*READING TEXT*:

* * *

# Encore Pistol for deer



## comanche180 (Oct 26, 2006)

I am going to buy a Encore pistol for deer hunting. I am looking for ideas as to the min. caliber as to minimize recoil. I will have some shots up to 200yrds:help:


----------



## English (May 17, 2006)

6.5 JDJ has always intrigued me.

Mike


----------



## 454casull (Jan 6, 2005)

Where will you be hunting? In zone three only straight wall cartridges and revolver/semi-autos are allowed. Do you handload? I second the 6.5 JDJ but it may be a handload only round; T/C does sell the 375JDJ which would not be a bad choice either but recoil is stout, though I wonder what the 220 bullet shoots like. I'm a wheel gun guy but those rounds have proven itself time and time again. If you do not handload then stick with a tried and true cartridge like the 7mm-08, 308, or 30-06 etc. Remember to put some good glass on it as well. If SSK makes a T'SOB mount use it! Good luck.


----------



## comanche180 (Oct 26, 2006)

* * *

Rows from a spatial reasoning dataset
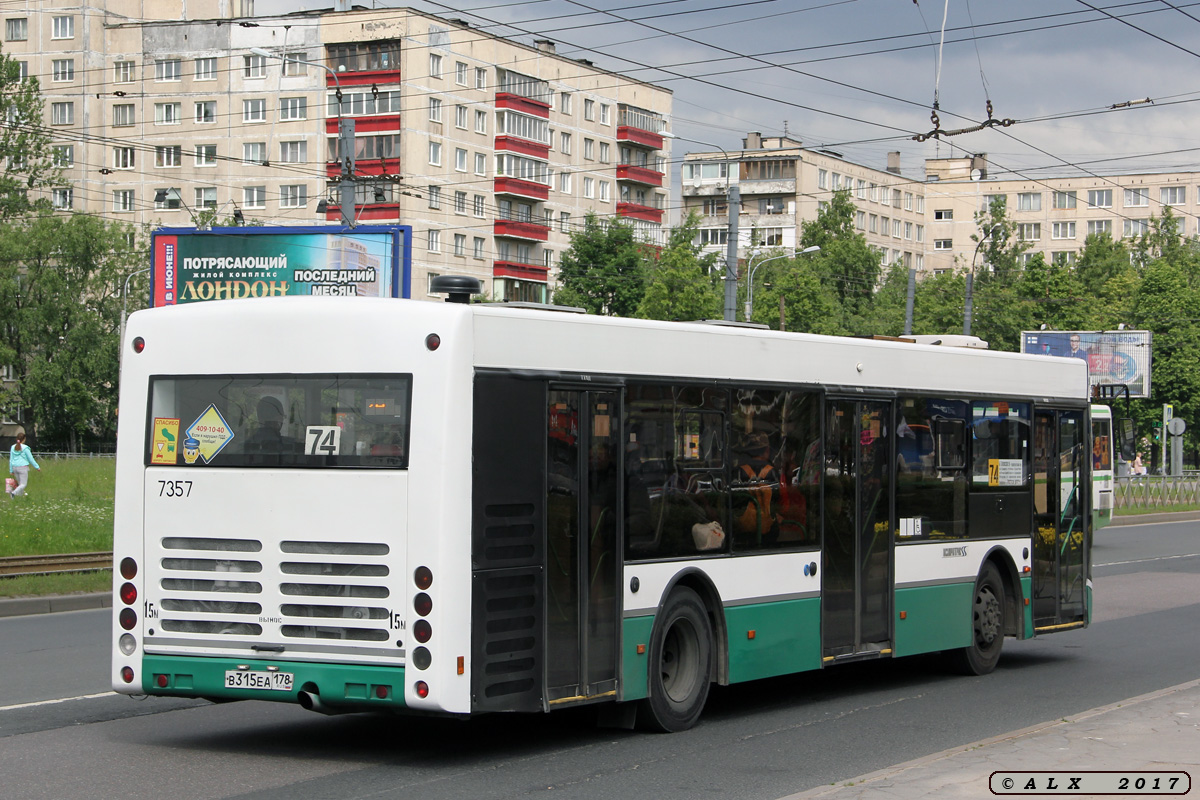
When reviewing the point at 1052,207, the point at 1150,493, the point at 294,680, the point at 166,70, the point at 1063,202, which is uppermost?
the point at 1063,202

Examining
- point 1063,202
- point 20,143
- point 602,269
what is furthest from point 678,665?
point 1063,202

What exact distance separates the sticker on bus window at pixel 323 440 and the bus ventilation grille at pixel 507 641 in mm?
1073

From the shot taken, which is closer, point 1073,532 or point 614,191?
point 1073,532

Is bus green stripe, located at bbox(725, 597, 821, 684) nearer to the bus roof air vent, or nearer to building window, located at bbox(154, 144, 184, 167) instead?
the bus roof air vent

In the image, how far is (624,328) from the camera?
958cm

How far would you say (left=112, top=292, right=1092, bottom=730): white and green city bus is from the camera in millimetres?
8258

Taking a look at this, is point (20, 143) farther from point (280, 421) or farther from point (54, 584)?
point (280, 421)

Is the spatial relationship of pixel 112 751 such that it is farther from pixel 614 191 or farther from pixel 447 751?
pixel 614 191

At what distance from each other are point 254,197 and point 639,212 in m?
24.0

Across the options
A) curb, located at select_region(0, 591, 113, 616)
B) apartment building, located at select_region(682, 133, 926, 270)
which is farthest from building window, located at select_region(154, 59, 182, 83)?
curb, located at select_region(0, 591, 113, 616)

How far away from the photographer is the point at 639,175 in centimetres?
9244

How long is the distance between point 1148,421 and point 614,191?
108ft

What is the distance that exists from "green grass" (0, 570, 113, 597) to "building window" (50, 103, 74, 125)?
70.2 meters

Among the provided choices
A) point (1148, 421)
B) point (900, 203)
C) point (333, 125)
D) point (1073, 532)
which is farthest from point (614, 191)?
point (1073, 532)
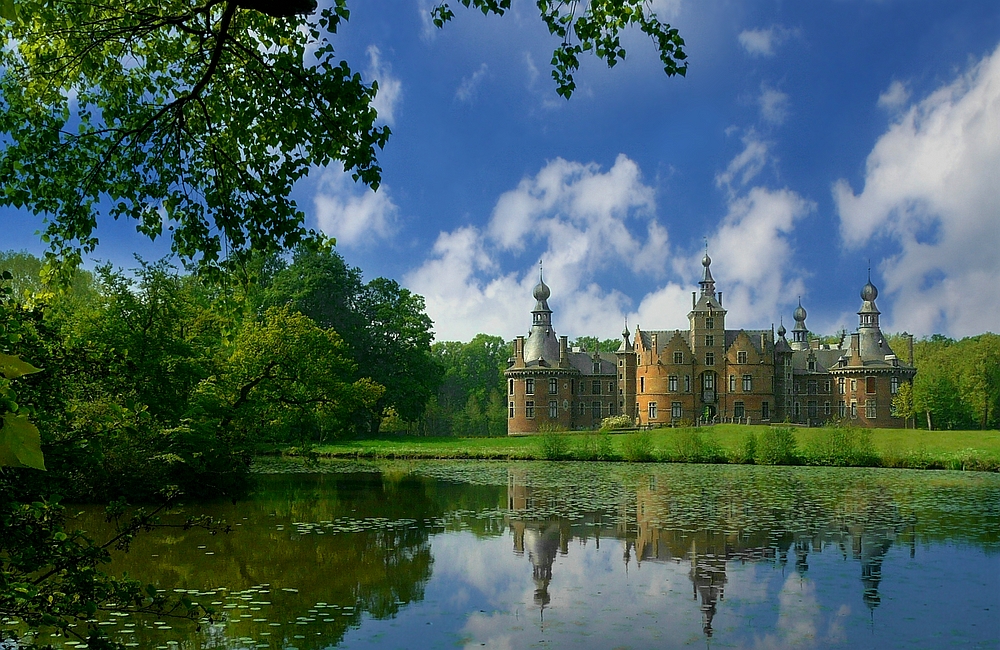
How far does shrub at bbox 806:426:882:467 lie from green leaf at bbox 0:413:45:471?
3342 cm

* * *

*WHAT YOU WILL DO*:
Please update the part of the Encore pistol thread starting with "I am going to" and going on through "always intrigued me.", putting "kick" wherever "recoil" appears.

*RESPONSE TO THE EXERCISE*:
I am going to buy a Encore pistol for deer hunting. I am looking for ideas as to the min. caliber as to minimize kick. I will have some shots up to 200yrds:help:


----------



## English (May 17, 2006)

6.5 JDJ has always intrigued me.